The short term deployment driver for this protocol is likely to be for
remote workers (like myself) wanting to access some corporate resources
from BYOD (personally owned) machines.

So I want there to be a process for binding to a DNS service that allows
the user to authenticate their device that does not force an every-time
authentication and also we need some mechanism that allows a DPRIV resolver
to say 'I have special data for example.com' in trustworthy fashion.

Again this is the sort of area where we can leverage DNSSEC probably.

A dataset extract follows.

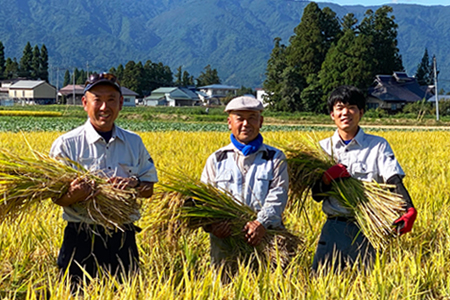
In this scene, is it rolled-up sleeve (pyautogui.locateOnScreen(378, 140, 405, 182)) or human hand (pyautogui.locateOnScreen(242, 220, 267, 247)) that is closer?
human hand (pyautogui.locateOnScreen(242, 220, 267, 247))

> In general, we may want to develop code that allows us to use multiple DNS
> resolvers, some configured and some provided.  Not only would that raise
> the costs for attackers attempting to develop client profiles, it gives you
> a secondary method for checking accuracy when DNSSEC isn't available by
> using a voting-algorithm style anomaly detection (the large caveat here
> being the knock-on effect on CDN operations, which may well be returning
> different results to different resolvers if they have no other client data).
>

Actually for the specific purpose of preventing government censorship
attacks, DNSSEC does not actually help at all because all DNSSEC can do for
you is to tell you that there is a hole. If you are trying to access
Facebook from a censorship state you already know that. What you want to
know is how to get to Facebook.



> Again, though, I think this conversation is really squarely in DPRIVE
> territory, so I'd suggest follow-ups there.